The Recent Results page displays a list of links to unexpired BLAST jobs for the current browser session. Each item in the list provides a link (via the RID) to the Format Control page for the corresponding job. Also displayed are the time and date the job was submitted and will expire, the job status (Running, Done or Error), the BLAST program name, the job title, the query sequence length, the BLAST database used and links to save the search strategy for the job (if signed in) or to remove the item from the list. Removing the item from the list does not remove the results from the server; the results can still be retrieved by RID. Currently, results are removed from the server only by expiration.
The Recent Results list is available even if the user is not signed in to My NCBI, but then the list is available only on one machine, and restarting the browser or clearing the browser cache clears the list.

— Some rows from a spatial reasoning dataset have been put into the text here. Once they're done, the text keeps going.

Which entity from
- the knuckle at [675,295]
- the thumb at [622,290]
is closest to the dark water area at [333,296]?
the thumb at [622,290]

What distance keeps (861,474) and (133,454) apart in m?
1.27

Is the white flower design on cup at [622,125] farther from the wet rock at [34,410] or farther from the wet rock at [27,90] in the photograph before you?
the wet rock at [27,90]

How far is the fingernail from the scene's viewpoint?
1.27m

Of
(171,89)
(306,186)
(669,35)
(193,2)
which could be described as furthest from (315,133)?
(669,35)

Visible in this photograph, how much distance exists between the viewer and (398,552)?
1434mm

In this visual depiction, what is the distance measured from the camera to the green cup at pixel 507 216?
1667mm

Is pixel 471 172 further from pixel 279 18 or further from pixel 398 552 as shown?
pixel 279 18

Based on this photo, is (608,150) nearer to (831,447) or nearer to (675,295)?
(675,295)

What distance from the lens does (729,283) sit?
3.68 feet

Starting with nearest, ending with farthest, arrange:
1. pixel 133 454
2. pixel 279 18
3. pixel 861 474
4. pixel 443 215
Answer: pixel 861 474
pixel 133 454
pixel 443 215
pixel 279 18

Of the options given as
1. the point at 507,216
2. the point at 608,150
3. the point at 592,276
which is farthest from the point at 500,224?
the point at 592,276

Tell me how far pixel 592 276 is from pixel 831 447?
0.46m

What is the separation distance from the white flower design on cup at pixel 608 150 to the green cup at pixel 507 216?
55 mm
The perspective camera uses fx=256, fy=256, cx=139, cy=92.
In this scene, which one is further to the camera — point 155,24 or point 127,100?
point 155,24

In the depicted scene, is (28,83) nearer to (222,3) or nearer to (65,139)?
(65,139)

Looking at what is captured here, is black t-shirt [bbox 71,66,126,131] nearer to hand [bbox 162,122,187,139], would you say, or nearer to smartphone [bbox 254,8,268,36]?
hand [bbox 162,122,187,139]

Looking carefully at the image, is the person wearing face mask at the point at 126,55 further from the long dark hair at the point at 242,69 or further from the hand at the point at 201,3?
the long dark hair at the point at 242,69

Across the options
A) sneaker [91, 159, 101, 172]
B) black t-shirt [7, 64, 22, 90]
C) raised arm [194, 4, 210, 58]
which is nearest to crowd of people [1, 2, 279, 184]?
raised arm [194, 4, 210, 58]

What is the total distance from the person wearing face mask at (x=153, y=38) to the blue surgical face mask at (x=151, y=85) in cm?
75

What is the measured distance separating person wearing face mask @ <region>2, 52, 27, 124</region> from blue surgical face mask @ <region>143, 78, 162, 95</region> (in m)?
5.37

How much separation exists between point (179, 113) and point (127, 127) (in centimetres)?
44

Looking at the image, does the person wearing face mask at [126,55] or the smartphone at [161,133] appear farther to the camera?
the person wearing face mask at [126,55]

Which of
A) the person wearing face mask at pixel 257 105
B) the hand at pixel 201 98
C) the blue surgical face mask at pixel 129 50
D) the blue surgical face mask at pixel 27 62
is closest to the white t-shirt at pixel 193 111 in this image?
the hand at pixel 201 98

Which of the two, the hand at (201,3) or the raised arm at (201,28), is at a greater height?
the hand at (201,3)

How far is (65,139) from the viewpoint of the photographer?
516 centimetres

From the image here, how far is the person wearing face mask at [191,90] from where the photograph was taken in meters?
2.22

If the user signs in to My NCBI, the list becomes available on other machines and in other browsers, and will survive reboots, browser restarts and cache clears.

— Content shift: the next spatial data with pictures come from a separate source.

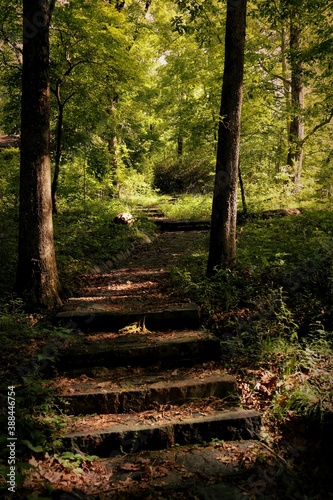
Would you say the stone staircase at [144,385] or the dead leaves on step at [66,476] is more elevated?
the stone staircase at [144,385]

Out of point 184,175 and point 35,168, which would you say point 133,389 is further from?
point 184,175

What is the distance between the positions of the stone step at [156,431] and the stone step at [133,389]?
134 millimetres

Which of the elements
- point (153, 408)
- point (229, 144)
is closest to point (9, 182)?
point (229, 144)

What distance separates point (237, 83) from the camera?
554cm

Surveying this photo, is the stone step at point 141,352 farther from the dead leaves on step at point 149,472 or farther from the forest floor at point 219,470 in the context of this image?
the dead leaves on step at point 149,472

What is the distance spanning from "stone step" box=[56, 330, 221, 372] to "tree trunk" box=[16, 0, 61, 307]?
141 cm

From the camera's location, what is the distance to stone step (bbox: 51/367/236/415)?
349 centimetres

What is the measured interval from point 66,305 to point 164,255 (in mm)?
4485

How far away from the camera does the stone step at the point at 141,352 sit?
407 cm

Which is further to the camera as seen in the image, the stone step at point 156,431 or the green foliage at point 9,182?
the green foliage at point 9,182

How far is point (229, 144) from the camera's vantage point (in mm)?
5656

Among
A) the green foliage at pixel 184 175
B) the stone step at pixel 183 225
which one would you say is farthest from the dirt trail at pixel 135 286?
the green foliage at pixel 184 175

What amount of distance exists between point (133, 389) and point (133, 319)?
1382 mm

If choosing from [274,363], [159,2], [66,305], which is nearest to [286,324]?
[274,363]
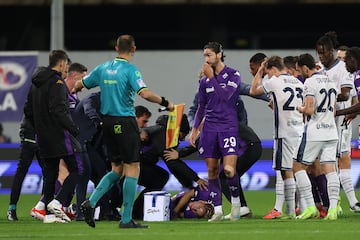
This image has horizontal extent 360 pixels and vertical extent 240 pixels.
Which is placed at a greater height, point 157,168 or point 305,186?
point 157,168

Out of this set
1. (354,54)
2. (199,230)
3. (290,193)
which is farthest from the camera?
(354,54)

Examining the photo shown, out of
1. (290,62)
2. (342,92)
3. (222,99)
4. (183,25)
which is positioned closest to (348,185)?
(342,92)

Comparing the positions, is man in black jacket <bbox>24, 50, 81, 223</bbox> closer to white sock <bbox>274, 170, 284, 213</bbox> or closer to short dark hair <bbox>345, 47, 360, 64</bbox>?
white sock <bbox>274, 170, 284, 213</bbox>

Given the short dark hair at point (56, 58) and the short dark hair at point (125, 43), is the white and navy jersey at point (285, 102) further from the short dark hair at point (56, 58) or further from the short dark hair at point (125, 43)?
the short dark hair at point (56, 58)

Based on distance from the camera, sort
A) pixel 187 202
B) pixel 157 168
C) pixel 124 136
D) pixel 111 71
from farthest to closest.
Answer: pixel 157 168 < pixel 187 202 < pixel 111 71 < pixel 124 136

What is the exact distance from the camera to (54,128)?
16.8 meters

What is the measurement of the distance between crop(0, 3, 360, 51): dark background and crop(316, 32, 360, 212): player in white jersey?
584 inches

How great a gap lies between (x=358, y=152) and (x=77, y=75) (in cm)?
724

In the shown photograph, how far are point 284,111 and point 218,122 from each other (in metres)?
0.91

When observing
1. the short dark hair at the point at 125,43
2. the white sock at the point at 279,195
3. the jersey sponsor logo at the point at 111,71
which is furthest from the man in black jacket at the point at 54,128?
the white sock at the point at 279,195

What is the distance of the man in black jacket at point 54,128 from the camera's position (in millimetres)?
16625

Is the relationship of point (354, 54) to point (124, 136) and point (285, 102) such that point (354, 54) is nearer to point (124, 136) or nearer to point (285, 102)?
point (285, 102)

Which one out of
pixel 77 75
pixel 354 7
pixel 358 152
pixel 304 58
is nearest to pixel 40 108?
pixel 77 75

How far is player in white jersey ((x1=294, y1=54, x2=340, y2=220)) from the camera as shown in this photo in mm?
16594
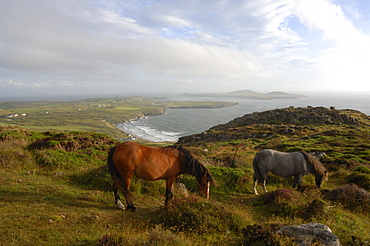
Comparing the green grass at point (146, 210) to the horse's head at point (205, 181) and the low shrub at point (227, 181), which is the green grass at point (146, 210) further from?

Recent Results also provides a text box that looks up any BLAST job by RID. BLAST RIDs are case-insensitive, alphanumeric strings that avoid certain letters that could be confused with digits. They have been shortened to 11 characters (previously 37) making them easier to type, format, print, jot down on paper or send in an email. BLAST RIDs contain a randomly generated part, making valid RIDs very difficult to guess.
Users who sign in to My NCBI can save the search strategy of a BLAST job for later use. Search strategies may be saved by clicking the “save” link on a Recent Results item, or by clicking the ‘Save Search Strategy’ link on a BLAST report. A saved search strategy comprises a title (by default, the title of the original job), the program name, and all program parameters used to run the job. The query sequence is also saved if either the query was entered as an accession or gi number, or if the total sequence length is <10 kb. Saved BLAST search strategies do not expire.